In September 1987 the cathedral witnessed the historic visit of Pope John Paul II and the plaza directly in front of the church was renamed in the pope’s honor. Shortly afterward the status of the Cathedral was upgraded to a Basilica.
The towering center spire of St. Louis Cathedral, complimented by two smaller spires on each side and a perfectly symmetrical façade opening up to a pedestrians-only plaza has been a favorite subject for painters, photographers and filmmakers for many years. Viewed from Jackson Square, with the statue of Andrew Jackson in the foreground, this is possibly the single visual image most closely associated with New Orleans.

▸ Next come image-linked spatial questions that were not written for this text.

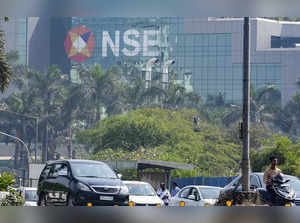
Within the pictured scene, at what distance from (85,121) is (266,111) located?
20.1 m

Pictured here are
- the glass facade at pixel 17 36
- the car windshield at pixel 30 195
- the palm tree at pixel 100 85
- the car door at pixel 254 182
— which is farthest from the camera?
the glass facade at pixel 17 36

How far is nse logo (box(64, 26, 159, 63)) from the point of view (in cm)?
10419

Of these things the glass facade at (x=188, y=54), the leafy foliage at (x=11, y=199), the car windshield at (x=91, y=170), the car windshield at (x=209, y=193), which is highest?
the glass facade at (x=188, y=54)

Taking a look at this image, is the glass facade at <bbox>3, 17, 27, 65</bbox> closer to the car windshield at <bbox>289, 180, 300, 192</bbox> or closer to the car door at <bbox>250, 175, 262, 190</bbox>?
the car door at <bbox>250, 175, 262, 190</bbox>

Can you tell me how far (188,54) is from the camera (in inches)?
4053

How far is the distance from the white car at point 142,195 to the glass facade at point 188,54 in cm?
7864

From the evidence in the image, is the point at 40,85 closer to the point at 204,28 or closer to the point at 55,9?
the point at 204,28

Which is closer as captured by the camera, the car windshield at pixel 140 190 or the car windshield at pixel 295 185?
the car windshield at pixel 295 185

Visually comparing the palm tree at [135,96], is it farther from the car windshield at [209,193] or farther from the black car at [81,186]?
the black car at [81,186]

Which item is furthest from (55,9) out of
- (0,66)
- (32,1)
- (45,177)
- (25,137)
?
(25,137)

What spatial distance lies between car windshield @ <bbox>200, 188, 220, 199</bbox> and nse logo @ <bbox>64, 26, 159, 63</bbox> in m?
84.9

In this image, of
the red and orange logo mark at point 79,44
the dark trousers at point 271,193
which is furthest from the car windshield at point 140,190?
the red and orange logo mark at point 79,44

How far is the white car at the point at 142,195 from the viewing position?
18.0 m

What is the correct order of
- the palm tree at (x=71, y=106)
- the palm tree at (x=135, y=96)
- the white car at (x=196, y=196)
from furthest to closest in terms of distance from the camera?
the palm tree at (x=135, y=96)
the palm tree at (x=71, y=106)
the white car at (x=196, y=196)
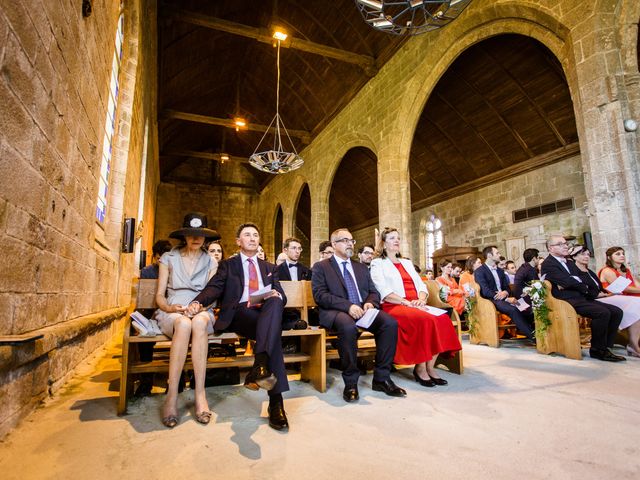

At the rear of the Cathedral is the St. Anthony Garden dominated by a statue of Jesus with His arms upraised. At night, floodlights project an imposing shadow from the statue onto the Cathedral – a particularly awe-inspiring sight. The front is also lit up at night, illuminating the Cathedral’s powerful presence in the heart of the French Quarter. It is one of the cultural and architectural treasures of the French Quarter and no trip to New Orleans is complete without a visit to St. Louis Cathedral.
Although it is a Catholic house of worship, the rich history and beautiful design of St. Louis Cathedral appeals to visitors of all faiths and nationalities. The interior is open for self-guided tours when masses and other functions such as weddings or funerals are not going on. The stained glass windows and paintings in the church are extraordinary works of art, as is the Rococo-style, gilded altar that graces the front of the church.
Those coming to St. Louis Cathedral to worship can purchase religious items in the church’s gift shop, with all proceeds going to the maintenance and upkeep of the historic structure.